Your goal: Each line from the one that contains "Sequence these from" to the end of the material must be set down exactly, and no line before it.

··· Data to use

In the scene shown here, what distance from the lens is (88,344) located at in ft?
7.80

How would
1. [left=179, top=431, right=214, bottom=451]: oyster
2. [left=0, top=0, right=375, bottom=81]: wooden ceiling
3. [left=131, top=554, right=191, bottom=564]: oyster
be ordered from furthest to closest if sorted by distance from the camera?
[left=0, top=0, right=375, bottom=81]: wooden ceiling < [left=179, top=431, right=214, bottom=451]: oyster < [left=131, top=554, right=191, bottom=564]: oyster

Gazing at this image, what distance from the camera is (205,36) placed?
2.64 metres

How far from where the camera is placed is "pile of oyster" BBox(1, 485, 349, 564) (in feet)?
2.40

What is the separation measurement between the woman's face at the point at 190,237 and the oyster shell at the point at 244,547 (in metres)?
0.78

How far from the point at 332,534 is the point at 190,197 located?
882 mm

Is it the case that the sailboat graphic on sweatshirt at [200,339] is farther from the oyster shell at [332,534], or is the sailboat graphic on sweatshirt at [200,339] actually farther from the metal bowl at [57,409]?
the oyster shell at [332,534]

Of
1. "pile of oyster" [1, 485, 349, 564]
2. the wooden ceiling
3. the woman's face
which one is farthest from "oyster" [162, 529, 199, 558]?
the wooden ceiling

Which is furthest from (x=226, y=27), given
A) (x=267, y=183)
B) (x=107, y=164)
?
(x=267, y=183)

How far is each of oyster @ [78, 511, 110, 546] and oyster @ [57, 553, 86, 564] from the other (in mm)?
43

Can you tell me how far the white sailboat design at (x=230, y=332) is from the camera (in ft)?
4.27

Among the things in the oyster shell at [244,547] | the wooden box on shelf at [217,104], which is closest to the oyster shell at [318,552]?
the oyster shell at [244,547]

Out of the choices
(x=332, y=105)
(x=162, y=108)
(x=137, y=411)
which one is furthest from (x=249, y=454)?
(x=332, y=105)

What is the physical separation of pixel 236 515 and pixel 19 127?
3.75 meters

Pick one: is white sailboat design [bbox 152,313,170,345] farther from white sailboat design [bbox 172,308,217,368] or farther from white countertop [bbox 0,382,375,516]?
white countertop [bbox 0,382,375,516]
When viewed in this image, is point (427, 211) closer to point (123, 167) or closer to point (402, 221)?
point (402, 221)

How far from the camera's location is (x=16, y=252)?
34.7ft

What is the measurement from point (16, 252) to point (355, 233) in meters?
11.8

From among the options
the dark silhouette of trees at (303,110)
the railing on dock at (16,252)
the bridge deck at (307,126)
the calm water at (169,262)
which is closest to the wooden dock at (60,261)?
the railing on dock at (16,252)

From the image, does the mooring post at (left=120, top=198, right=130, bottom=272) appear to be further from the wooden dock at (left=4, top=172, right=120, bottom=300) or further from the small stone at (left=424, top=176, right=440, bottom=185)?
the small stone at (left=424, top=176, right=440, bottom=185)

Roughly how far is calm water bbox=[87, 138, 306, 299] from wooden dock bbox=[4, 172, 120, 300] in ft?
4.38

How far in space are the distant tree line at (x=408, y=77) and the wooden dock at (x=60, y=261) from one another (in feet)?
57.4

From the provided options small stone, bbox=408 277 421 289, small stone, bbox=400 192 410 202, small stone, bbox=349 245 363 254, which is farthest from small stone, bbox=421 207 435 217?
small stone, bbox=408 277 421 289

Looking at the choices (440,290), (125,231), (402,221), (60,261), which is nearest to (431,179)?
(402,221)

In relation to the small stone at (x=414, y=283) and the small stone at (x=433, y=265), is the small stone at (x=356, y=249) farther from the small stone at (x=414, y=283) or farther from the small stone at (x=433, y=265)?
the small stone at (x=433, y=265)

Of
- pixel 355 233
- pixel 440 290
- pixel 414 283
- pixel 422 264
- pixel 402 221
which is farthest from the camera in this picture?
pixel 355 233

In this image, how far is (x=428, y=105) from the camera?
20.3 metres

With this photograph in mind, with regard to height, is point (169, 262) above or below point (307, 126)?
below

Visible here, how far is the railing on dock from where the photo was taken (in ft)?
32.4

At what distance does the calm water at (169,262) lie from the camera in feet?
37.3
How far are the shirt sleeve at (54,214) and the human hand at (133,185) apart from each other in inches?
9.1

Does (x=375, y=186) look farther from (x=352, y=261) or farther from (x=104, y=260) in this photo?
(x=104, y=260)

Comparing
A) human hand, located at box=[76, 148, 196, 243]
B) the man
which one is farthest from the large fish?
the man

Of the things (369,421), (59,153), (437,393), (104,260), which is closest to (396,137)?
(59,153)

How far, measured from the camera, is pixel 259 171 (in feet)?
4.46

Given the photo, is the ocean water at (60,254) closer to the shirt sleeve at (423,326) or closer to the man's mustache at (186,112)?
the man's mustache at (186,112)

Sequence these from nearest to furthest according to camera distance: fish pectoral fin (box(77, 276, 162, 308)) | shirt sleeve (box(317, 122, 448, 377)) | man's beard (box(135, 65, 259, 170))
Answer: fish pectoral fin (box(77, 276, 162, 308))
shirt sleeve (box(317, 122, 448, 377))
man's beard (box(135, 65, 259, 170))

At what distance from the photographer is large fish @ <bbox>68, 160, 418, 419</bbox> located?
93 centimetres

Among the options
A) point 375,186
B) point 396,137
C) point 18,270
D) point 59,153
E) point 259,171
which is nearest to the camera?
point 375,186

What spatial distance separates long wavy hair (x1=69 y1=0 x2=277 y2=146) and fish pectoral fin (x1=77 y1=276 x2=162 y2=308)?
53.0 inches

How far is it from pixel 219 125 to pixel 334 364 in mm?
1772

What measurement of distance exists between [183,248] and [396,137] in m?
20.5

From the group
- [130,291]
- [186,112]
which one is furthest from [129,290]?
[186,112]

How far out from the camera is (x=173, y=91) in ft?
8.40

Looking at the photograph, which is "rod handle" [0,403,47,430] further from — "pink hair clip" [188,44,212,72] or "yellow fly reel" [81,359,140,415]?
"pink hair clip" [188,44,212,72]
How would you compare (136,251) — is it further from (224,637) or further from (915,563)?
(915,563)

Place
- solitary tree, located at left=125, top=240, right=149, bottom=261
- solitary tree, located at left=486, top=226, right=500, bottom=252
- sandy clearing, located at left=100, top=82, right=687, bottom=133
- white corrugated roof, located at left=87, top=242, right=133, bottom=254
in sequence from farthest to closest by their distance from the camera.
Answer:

······

Result of this task:
Sequence these from nearest to furthest according to camera distance: fish pectoral fin (box(77, 276, 162, 308)) | shirt sleeve (box(317, 122, 448, 377)) | man's beard (box(135, 65, 259, 170))
Answer: fish pectoral fin (box(77, 276, 162, 308))
shirt sleeve (box(317, 122, 448, 377))
man's beard (box(135, 65, 259, 170))

At what distance from the photographer is large fish @ <bbox>68, 160, 418, 419</bbox> located?
93 centimetres

Among the options
A) point 375,186
B) point 396,137
C) point 18,270
D) point 59,153
E) point 259,171
which is nearest to the camera?
point 375,186

What spatial distance separates long wavy hair (x1=69 y1=0 x2=277 y2=146) and fish pectoral fin (x1=77 y1=276 x2=162 y2=308)?
53.0 inches

How far is it from pixel 219 125 to pixel 334 364 in mm?
1772

What measurement of distance exists between [183,248] and [396,137] in m?
20.5

From the group
- [130,291]
- [186,112]
which one is furthest from [129,290]?
[186,112]

How far out from the camera is (x=173, y=91) in ft?
8.40

Looking at the photograph, which is "rod handle" [0,403,47,430] further from — "pink hair clip" [188,44,212,72] or "yellow fly reel" [81,359,140,415]?
"pink hair clip" [188,44,212,72]
How would you compare (136,251) — is it further from (224,637) or further from (915,563)?
(915,563)

Place
- solitary tree, located at left=125, top=240, right=149, bottom=261
- solitary tree, located at left=486, top=226, right=500, bottom=252
- sandy clearing, located at left=100, top=82, right=687, bottom=133
- white corrugated roof, located at left=87, top=242, right=133, bottom=254
in sequence from farthest to closest by their distance from the camera.
Answer:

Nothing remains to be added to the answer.